CheckHtmlFiles

This tool is used to check the TR35 spec .html files for correctness. See Cleaning up the spec.

Checking

For checking the CLDR spec, no arguments need to be supplied (other than the standard settings in CLDR Tools).

Input options include:

    • -t filename // can be empty for all LDML files, or 'ucd' for all unicode docs.

    • -v // verbose

The output will be a listing of problems and how to correct them. Sometimes the HTML is not clean. In that case, you'll see lines like:

454 Couldn't pop: ul, /!doctype[0]/html[2]/body[73]/div[88]/ul[240]/li[445]/ul[447]/li[448]/ul[450]/li[451]

9474 Couldn't pop: div, /!doctype[0]/html[2]/body[73]/div[88]/ul[240]/li[445]

9476 Couldn't pop: body, /!doctype[0]/html[2]/body[73]/div[88]/ul[240]/li[445]

9478 Couldn't pop: html, /!doctype[0]/html[2]/body[73]/div[88]/ul[240]/li[445]

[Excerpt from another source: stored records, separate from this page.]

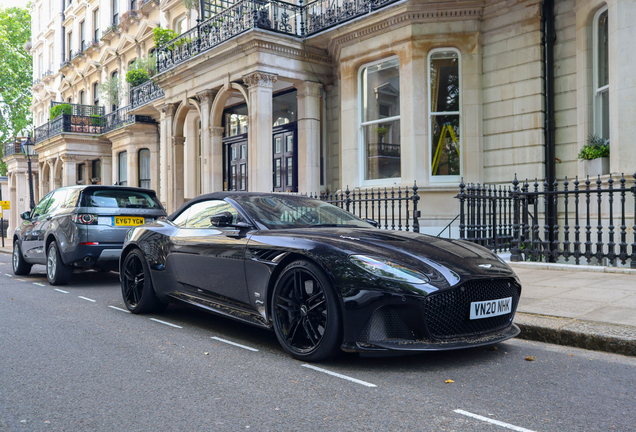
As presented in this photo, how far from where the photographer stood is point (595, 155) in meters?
10.3

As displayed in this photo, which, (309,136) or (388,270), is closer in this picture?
(388,270)

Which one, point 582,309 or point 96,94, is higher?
point 96,94

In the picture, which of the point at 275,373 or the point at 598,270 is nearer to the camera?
the point at 275,373

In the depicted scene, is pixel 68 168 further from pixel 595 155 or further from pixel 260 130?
pixel 595 155

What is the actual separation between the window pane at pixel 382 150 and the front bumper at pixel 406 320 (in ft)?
30.3

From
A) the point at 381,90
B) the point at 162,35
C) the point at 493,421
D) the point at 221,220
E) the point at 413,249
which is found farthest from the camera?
the point at 162,35

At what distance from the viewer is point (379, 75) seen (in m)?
13.5

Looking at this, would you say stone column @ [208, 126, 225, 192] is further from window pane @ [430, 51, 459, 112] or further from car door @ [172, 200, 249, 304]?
car door @ [172, 200, 249, 304]

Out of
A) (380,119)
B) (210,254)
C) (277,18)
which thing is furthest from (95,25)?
(210,254)

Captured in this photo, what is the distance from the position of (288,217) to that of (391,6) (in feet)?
29.0

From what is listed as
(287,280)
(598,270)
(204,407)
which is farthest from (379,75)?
(204,407)

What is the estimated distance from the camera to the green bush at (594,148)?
33.5 feet

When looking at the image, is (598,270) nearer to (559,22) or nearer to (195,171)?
(559,22)

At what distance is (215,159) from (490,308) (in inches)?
515
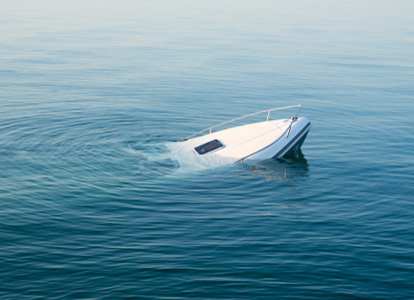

That is often due to only one problem (typically missing a closing value like </li>) that cascades.

For tables that don't need captions, please add <!-- nocaption --> after the <table>. That means people don't have to check through the problems each time to see which are real and which are not.

Under errors you will find mismatches in the version section numbers, or missing double links. There will be a suggestion as to the fix, but look at the text to see if that is right first, since sometimes it is the level that is wrong, or some other problem! Example: the following might be misnumbered, or it might need to be an h4 instead of h2.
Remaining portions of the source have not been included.